# Phase 1ii: Garbbing Sequences & Running IQtree

```
Parameters
-------------
save_dir: str
    Path to directory for saving outputs in.
cache_dir: str 
    Path to directory for cached objects in.
sequence_db: str
    Path to fasta file containing sequences.
partition: str
    Name of partition to use when calling `sbatch`.
```

In [None]:
save_dir=runs_of_pipeline/2025-02-05
cache_dir=cache
sequence_db=None
partition=None

In [None]:
# For some reason this still has to be called so that slurm's sbatch to use the beast_pype environment.
source activate beast_pype

## Grabbing All Sequences

In [None]:
cached_fasta_with_root=$cache_dir/sequences_with_root.fasta_file
gabbing_sequences_out_file=$cache_dir/grabbing_sequences.out
cached_ids_with_root=$cache_dir/all_IDs.txt
job_ids_file=$cache_dir/slurm_job_ids.txt

In [None]:
job_name=grabbing_all_sequences 
job_id=$(sbatch -p $partition -J $job_name -o $gabbing_sequences_out_file -c 8 --mem=4G --parsable --time=1-00:00:00\
    --wrap="seqkit grep $sequence_db -w 0 -f $cached_ids_with_root > $cached_fasta_with_root; echo 'slurm_job_complete'")
echo "${job_id}" >> $job_ids_file

The `search_out_file_for_complete_phrase` function below is a hold function stopping the running of a notebook until a phrase appears in the slurm .out file.
In th cell below this function holds the notebook up until all sequnces have been grabbed.

In [None]:
search_out_file_for_complete_phrase () {
    job_complete=False
    while [ "$job_complete" != "True" ]
        do
        if [ -f "$1" ]; then # If file exists.

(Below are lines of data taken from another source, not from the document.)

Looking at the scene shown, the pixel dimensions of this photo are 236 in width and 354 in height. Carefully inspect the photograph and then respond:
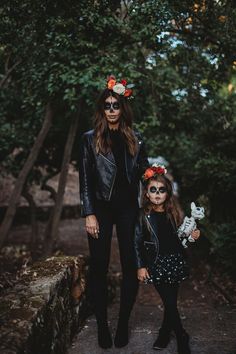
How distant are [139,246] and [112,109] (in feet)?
3.83

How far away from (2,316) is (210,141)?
17.4 feet

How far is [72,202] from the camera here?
1386 cm

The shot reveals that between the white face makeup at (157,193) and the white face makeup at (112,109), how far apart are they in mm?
631

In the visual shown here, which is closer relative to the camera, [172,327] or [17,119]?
[172,327]

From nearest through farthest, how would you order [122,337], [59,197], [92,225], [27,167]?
[92,225]
[122,337]
[27,167]
[59,197]

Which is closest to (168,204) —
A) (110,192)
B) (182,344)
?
(110,192)

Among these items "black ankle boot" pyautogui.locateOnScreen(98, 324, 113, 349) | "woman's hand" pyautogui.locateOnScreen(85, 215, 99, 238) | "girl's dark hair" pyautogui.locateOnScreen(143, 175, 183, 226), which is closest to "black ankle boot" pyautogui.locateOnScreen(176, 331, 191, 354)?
"black ankle boot" pyautogui.locateOnScreen(98, 324, 113, 349)

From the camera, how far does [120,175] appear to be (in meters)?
3.43

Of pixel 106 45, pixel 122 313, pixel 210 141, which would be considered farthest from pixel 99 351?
pixel 210 141

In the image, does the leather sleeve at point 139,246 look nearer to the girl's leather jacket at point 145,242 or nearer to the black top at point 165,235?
the girl's leather jacket at point 145,242

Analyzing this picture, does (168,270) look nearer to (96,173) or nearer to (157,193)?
(157,193)

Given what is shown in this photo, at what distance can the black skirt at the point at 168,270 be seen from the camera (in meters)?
3.24

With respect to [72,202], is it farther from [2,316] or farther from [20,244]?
[2,316]

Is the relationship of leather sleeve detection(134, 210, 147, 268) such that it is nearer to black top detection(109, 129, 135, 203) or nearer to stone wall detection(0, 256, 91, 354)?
black top detection(109, 129, 135, 203)
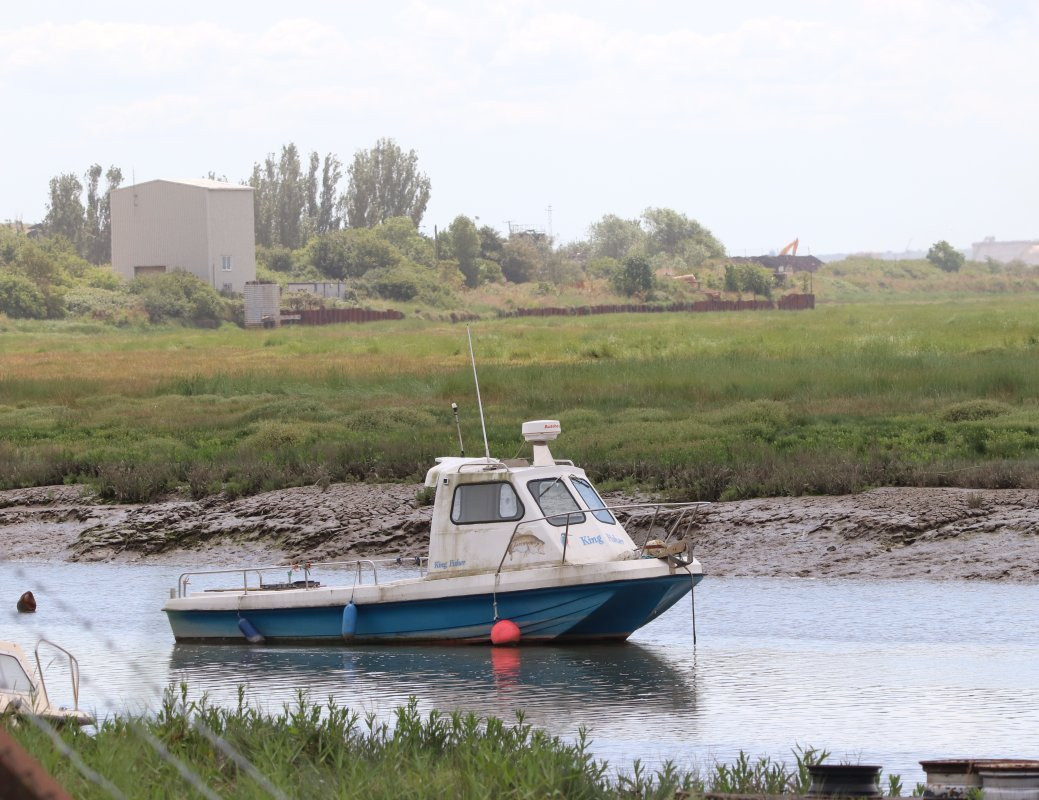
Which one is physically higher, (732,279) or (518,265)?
(518,265)

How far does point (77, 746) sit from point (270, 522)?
15900 mm

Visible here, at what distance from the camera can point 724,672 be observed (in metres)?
15.5

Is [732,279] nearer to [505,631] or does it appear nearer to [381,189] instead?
[381,189]

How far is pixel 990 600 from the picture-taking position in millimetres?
18719

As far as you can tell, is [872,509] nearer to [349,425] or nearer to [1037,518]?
[1037,518]

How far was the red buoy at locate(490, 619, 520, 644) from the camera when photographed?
16797mm

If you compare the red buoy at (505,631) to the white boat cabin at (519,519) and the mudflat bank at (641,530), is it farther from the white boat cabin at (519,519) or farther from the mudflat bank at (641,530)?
the mudflat bank at (641,530)

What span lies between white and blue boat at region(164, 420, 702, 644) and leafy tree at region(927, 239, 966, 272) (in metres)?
174

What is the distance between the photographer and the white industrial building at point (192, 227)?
340 feet

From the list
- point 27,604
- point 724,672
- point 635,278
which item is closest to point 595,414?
point 27,604

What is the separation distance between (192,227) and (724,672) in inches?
3678

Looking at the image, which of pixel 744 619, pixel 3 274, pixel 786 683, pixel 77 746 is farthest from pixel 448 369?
pixel 3 274

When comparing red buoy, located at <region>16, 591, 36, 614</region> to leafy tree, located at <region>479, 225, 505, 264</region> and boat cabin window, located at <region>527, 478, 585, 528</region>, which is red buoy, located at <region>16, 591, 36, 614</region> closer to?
boat cabin window, located at <region>527, 478, 585, 528</region>

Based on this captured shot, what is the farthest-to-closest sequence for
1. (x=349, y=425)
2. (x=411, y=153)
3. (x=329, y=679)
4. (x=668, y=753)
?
(x=411, y=153) < (x=349, y=425) < (x=329, y=679) < (x=668, y=753)
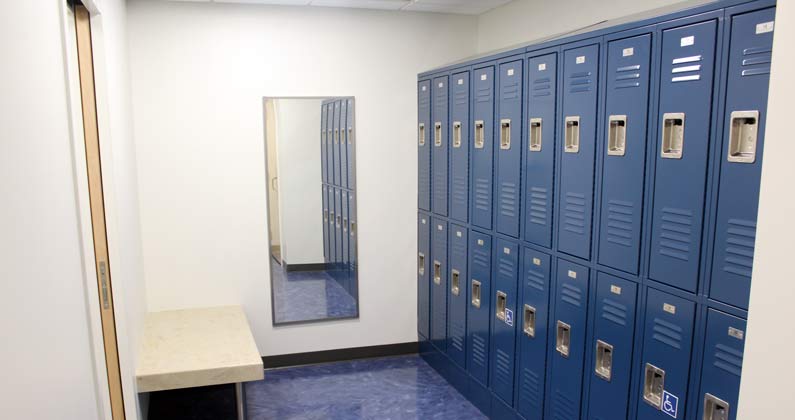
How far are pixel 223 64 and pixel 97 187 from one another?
6.12 ft

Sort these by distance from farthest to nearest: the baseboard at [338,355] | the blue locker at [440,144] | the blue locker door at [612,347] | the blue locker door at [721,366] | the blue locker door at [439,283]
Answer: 1. the baseboard at [338,355]
2. the blue locker door at [439,283]
3. the blue locker at [440,144]
4. the blue locker door at [612,347]
5. the blue locker door at [721,366]

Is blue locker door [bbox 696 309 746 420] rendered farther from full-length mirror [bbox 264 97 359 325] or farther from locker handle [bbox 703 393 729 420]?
full-length mirror [bbox 264 97 359 325]

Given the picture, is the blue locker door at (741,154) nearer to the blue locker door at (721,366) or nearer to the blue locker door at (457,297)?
the blue locker door at (721,366)

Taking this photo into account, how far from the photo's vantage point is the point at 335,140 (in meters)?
4.38

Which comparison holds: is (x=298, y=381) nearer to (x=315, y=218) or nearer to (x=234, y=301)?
(x=234, y=301)

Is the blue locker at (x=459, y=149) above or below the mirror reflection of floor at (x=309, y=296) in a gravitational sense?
above

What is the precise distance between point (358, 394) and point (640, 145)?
2620 millimetres

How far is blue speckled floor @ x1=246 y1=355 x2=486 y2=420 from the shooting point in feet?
12.4

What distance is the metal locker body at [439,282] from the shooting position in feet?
13.9

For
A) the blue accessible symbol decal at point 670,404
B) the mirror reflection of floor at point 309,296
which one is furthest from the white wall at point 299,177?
the blue accessible symbol decal at point 670,404

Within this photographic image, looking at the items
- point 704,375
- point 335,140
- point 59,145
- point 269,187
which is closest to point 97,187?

If a slurm job is pending the .out file may not have been created yet.
            if grep -Fxq $2 $1; then # Checks for phrase in .out file.
                job_complete=True # Trigger beark while loop clause.
            else
                sleep 10
            fi
        else
            sleep 10
        fi
        done
    }

search_out_file_for_complete_phrase $gabbing_sequences_out_file 'slurm_job_complete'

## Sorting Sequences Between strains

In [None]:
for i in $save_dir/*
    do                 
    if [ -d $i ] && [ "$i" != "$cache_dir" ]; then
        varient=${i##*/}
        job_name="${xml_set}_strain_sequences"
        job_id=$(sbatch -p $partition -J $job_name -o $i/sequences.out -c 1 --mem=1G --parsable --time=4:00:00\
            --wrap="seqkit grep $cached_fasta_with_root -w 0 -f '$i/strain_IDs.txt' > '$i/sequences.fasta'; echo 'slurm_job_complete'")
        echo "${job_id}" >> $job_ids_file
        job_name="${xml_set}_strain_with_root_sequences"
        job_id=$(sbatch -p $partition -J $job_name -o $i/sequences_with_root.out -c 1 --mem=1G --parsable --time=4:00:00\
            --wrap="seqkit grep $cached_fasta_with_root -w 0 -f '$i/strain_with_root_IDs.txt' > '$i/sequences_with_root.fasta'; echo 'slurm_job_complete'")
        echo "${job_id}" >> $job_ids_file
        fi
    done

The code below uses `search_out_file_for_complete_phrase` to wait until the sbatch jobs creating the sequences.fasta and sequences_with_root.fasta for each strain have finished.

In [None]:
for i in $save_dir/*
    do 
    if [ -d $i ] && [ "$i" != "$cache_dir" ]; then
        sequences_out=$i/sequences.out
        search_out_file_for_complete_phrase $sequences_out 'slurm_job_complete'
        sequences_with_root_out=$i/sequences_with_root.out
        search_out_file_for_complete_phrase $sequences_with_root_out 'slurm_job_complete'
    fi
    done

To check the progress of the slurm jobs use the terminal command: `squeue --me`.